PROVIDED PASSAGE:
════════════════
When Michigan coach Mike McGuire began recruiting Andrea Parker for the cross-country team, he knew he would have no problem convincing her to come to Ann Arbor. Her older sister, Tracy, had run for him at Michigan until 1997, and he knew of Andrea since she was in 10th grade.
But Parker, now a fifth-year senior, was not sure that she even wanted to run in college. McGuire describes convincing Parker to join the team as being like “pulling teeth,” which is ironic for a runner he says is “as into (running) as anybody I’ve ever had.”
Eventually Parker did join, and she certainly hasn’t looked back, even though she has had occasion to.
In the summer prior to her first season on the team, Parker had both mono and tonsillitis, which resulted in a redshirt her first year.
She soon ran into far bigger problems. There was something wrong with her stomach, and the pain would hamper her in longer races. She wasn’t running the times she knew she was capable of.
So, in addition to the physical pain she experienced during a race, there was enormous mental frustration she experienced was enormous. She went to eight different doctors, and none could figure out what was wrong or offer a solution. But she didn’t quit.
“I had never quit anything in my life up to that point, and I certainly was not about to start doing it now,” Parker said. “I knew there were lots of other people who had experienced pain similar to this, and they had gotten through it, so I was determined to do the same. The thought of quitting never even entered my mind.”
McGuire attributes her perseverance to her competitive desire.
“She’s an extremely fierce competitor, which is why I think the stomach issues were so hard for her,” McGuire said. “One of the toughest things about it was that her results really weren’t mirroring her competitive spirit, or the effort that she was putting into her running and that she deserved to get out of it.”
Parker struggled through these problems for the first three years of her running career. McGuire felt her results were good — 17th at the Big Ten Championship as a sophomore and 152nd and 195th at the NCAA Championship in 2002 and 2003, respectively.But these results didn’t represent what everyone knew she could achieve.
Finally, she saw a doctor who figured out the problem — a circulatory-system disorder that prevented blood from reaching her abdomen — and prescribed her medication. The pills have worked brilliantly, and Parker, McGuire and the team could not be happier.
“This is by far my best season, and it almost makes it better that I had to struggle through adversity in order to achieve it because it just makes it that much more rewarding,” Parker said. “I feel great. I am running the way I want to run and I am really helping the team win.”
McGuire calls Parker a champion, and really admires the way she has pulled through adversity to become one of his top runners this year.
She finished ninth at the Big Ten Championship — 19 spots lower than in 2003 — and the team expects big things from her at this year’s NCAA Championship today in Terra Haute, Ind.
But McGuire isn’t surprised that Parker has been able to achieve these results.
“The sign of a champion is the type of person who can persevere through tough situations and extenuating circumstances — and Andrea really epitomizes that,” McGuire said.
For now, Parker is just enjoying her last season.
“It feels like I’ve really come full circle since my freshman year, and this year has just been the culmination of all the hard work that I’ve put into it since then,” Parker said. “I feel like a million bucks.”
════════════════
RECORDS SHOWN:
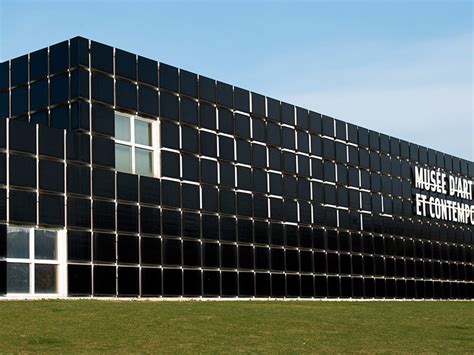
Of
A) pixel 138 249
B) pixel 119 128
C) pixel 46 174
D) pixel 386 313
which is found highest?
pixel 119 128

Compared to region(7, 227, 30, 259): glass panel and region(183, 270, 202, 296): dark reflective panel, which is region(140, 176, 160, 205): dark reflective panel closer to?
region(183, 270, 202, 296): dark reflective panel

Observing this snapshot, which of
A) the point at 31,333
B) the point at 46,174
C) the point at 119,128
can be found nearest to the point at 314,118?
════════════════
TO DO:
Extract from the article about Andrea Parker the passage that begins at the words "McGuire attributes her" and ends after the words "she could achieve.", reproducing it without any change.

TASK RESPONSE:
McGuire attributes her perseverance to her competitive desire.
“She’s an extremely fierce competitor, which is why I think the stomach issues were so hard for her,” McGuire said. “One of the toughest things about it was that her results really weren’t mirroring her competitive spirit, or the effort that she was putting into her running and that she deserved to get out of it.”
Parker struggled through these problems for the first three years of her running career. McGuire felt her results were good — 17th at the Big Ten Championship as a sophomore and 152nd and 195th at the NCAA Championship in 2002 and 2003, respectively.But these results didn’t represent what everyone knew she could achieve.